Sure :) please find attached the zip file.
@bernakabadayi
Sorry for the confusion, I used 00002.png camera parameters. But, I'm not sure this confusion is the problem.
After I use the code from the author, I can totally resolve it :)
@usmancheema89 it seems most likely that the landmarks from MTCNN are failing for the incorrectly aligned examples. Below is some debugging images. The ones where the landmarks look correct appear to be correct. . The landmark detector doesn't have to be MTCNN if you find something else that is more robust. Any 68 or 5 point-based one should work.
@luminohope Thanks for figuring out the issue. I assumed the landmark points detected by the "Deep3DFaceRecon" were being used downstream, they seemed to be working fine which confused me. I have tested insightface's landmark detection and that seems to be working. I will test that out and update :)

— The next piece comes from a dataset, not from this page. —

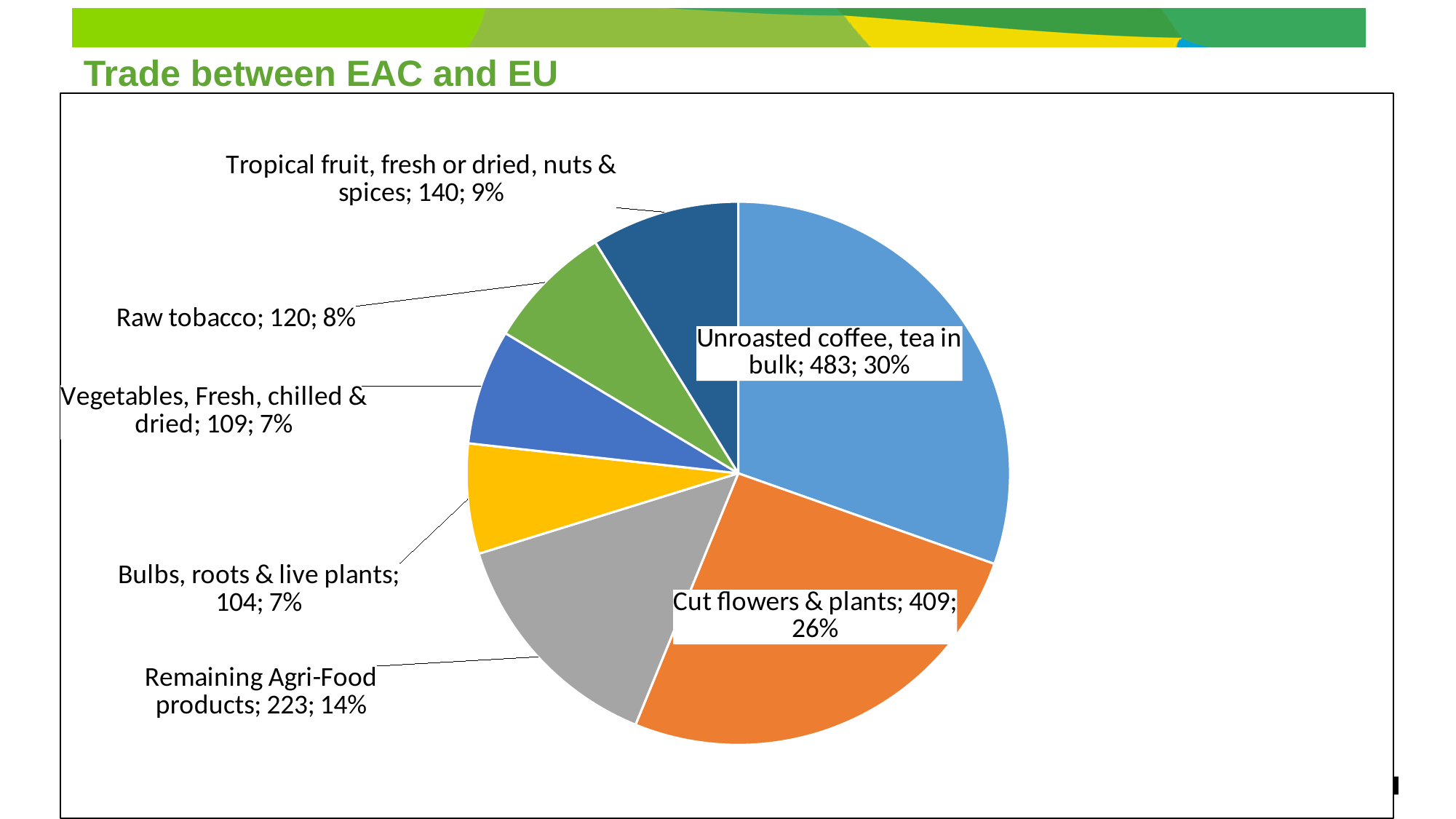
How many categories are shown in the pie chart? 7 What is the difference between the values for Unroasted coffee, tea in bulk and Cut flowers & plants? 74 What is the value for Cut flowers & plants? 409 What is the value for Remaining Agri-Food products? 223 Which is larger, the value for Raw tobacco or the value for Vegetables, Fresh, chilled & dried? Raw tobacco What is the value for Unroasted coffee, tea in bulk? 483 Which category has the smallest slice of the pie? Bulbs, roots & live plants Which category has the largest slice of the pie? Unroasted coffee, tea in bulk What share of the pie does Tropical fruit, fresh or dried, nuts & spices represent? 9% What kind of chart is shown on the slide? pie chart What is the value for Raw tobacco? 120 What share of the pie does Remaining Agri-Food products represent? 14%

@usmancheema89 it seems most likely that the landmarks from MTCNN are failing for the incorrectly aligned examples. Below is some debugging images. The ones where the landmarks look correct appear to be correct. . The landmark detector doesn't have to be MTCNN if you find something else that is more robust. Any 68 or 5 point-based one should work.
Hi @usmancheema89, I have the same problem as you, lots of images were incorrectly aligned. Did you find a solution for this ? Thanks a lot !!
@belgacemi I didn't further explore the issue as I got into some other work. But as Luminohope suggested, you may change the face lmk detection network for improved results
"We use an off-the-shelf face detection and pose-extraction pipeline to both identify the face region and label the image with a pose"
Would it be possible to add the code to generate camera pose labels ("cameras.json") to this repo?